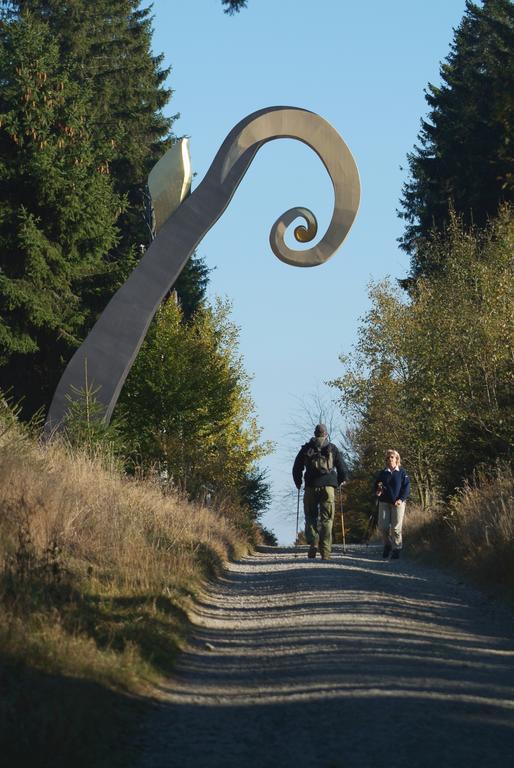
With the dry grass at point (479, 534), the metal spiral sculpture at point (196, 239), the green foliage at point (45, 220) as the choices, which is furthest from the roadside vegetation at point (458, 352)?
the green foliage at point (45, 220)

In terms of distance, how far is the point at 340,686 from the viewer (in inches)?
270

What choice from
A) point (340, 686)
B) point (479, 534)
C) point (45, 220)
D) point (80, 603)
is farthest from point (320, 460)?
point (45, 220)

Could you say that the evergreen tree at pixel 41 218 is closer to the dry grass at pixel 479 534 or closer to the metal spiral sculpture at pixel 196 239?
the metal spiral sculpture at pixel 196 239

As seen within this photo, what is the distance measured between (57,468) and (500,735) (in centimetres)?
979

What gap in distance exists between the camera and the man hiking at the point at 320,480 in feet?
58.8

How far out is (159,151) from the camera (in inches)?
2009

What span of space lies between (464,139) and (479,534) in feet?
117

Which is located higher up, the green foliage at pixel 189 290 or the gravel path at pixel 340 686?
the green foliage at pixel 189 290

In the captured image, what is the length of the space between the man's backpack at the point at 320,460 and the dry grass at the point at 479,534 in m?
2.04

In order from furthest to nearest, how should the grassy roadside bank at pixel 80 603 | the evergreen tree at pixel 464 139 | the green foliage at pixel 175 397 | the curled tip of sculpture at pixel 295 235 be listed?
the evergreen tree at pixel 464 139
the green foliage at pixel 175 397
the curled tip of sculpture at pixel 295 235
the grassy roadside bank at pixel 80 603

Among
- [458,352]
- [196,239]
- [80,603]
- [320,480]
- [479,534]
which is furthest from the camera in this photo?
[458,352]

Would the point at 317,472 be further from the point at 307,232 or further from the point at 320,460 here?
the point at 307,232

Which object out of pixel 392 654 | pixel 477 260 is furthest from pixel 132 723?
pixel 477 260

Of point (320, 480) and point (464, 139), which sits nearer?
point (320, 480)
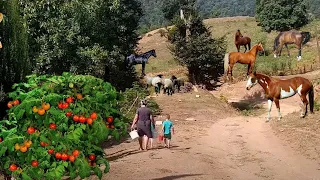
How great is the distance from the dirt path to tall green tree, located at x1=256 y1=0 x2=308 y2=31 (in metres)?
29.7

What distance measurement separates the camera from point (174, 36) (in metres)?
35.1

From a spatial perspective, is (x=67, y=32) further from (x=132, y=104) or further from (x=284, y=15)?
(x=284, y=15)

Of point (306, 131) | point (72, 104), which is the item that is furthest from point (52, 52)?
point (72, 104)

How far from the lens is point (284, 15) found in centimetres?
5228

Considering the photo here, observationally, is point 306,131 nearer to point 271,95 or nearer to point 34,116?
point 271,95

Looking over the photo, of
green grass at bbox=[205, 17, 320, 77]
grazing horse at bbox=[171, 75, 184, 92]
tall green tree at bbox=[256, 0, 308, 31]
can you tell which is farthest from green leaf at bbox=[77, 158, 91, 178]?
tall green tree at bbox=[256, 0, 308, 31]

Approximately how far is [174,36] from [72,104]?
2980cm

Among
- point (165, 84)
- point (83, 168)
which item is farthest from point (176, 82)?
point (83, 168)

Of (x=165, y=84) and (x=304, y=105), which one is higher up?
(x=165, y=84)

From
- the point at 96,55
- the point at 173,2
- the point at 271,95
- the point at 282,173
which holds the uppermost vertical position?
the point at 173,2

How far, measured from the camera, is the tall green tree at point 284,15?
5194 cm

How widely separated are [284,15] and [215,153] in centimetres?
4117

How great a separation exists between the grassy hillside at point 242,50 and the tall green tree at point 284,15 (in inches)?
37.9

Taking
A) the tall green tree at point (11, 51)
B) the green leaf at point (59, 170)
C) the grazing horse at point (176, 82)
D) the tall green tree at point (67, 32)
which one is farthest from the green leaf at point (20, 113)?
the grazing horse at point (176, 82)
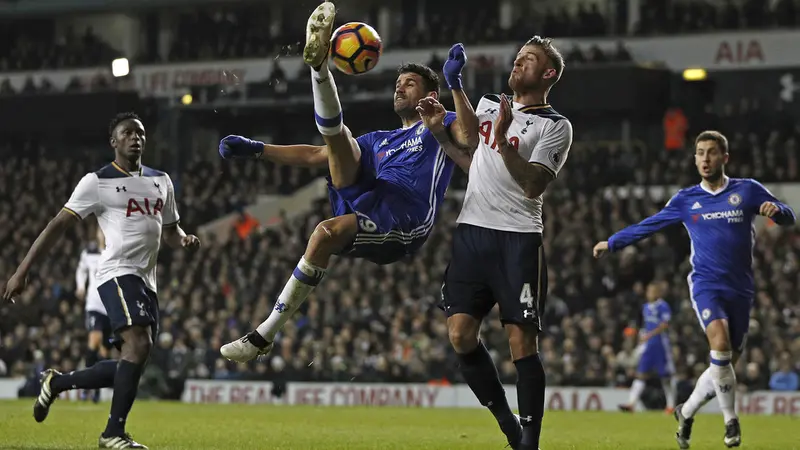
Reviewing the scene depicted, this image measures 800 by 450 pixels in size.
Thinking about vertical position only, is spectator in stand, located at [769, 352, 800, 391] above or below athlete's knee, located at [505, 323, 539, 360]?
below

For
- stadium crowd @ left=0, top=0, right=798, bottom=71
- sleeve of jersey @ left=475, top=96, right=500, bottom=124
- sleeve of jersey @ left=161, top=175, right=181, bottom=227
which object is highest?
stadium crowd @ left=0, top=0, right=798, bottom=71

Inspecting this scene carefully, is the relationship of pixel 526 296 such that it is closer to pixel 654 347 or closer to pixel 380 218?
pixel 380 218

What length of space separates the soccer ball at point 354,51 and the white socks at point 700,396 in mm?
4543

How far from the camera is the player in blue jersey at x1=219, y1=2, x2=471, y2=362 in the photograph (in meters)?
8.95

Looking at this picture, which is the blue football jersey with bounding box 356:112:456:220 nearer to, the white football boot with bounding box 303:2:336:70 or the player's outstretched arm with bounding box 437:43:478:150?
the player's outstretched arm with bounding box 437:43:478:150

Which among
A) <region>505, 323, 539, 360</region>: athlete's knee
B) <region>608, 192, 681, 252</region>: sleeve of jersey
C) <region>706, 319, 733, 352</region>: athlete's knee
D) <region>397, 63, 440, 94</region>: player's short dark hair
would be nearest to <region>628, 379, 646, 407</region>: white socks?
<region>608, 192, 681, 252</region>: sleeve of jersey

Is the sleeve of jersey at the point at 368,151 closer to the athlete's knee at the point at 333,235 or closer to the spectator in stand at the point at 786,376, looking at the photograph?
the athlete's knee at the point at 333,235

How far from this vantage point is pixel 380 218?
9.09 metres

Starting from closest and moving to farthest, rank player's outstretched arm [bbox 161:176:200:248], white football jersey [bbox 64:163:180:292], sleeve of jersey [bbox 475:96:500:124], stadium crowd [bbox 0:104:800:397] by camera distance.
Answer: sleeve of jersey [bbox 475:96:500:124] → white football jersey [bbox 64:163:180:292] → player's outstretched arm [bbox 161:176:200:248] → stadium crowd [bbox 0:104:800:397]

##############################

How many lines of the records above contain the word "farthest"? Reply with the number alone.

Correct result | 5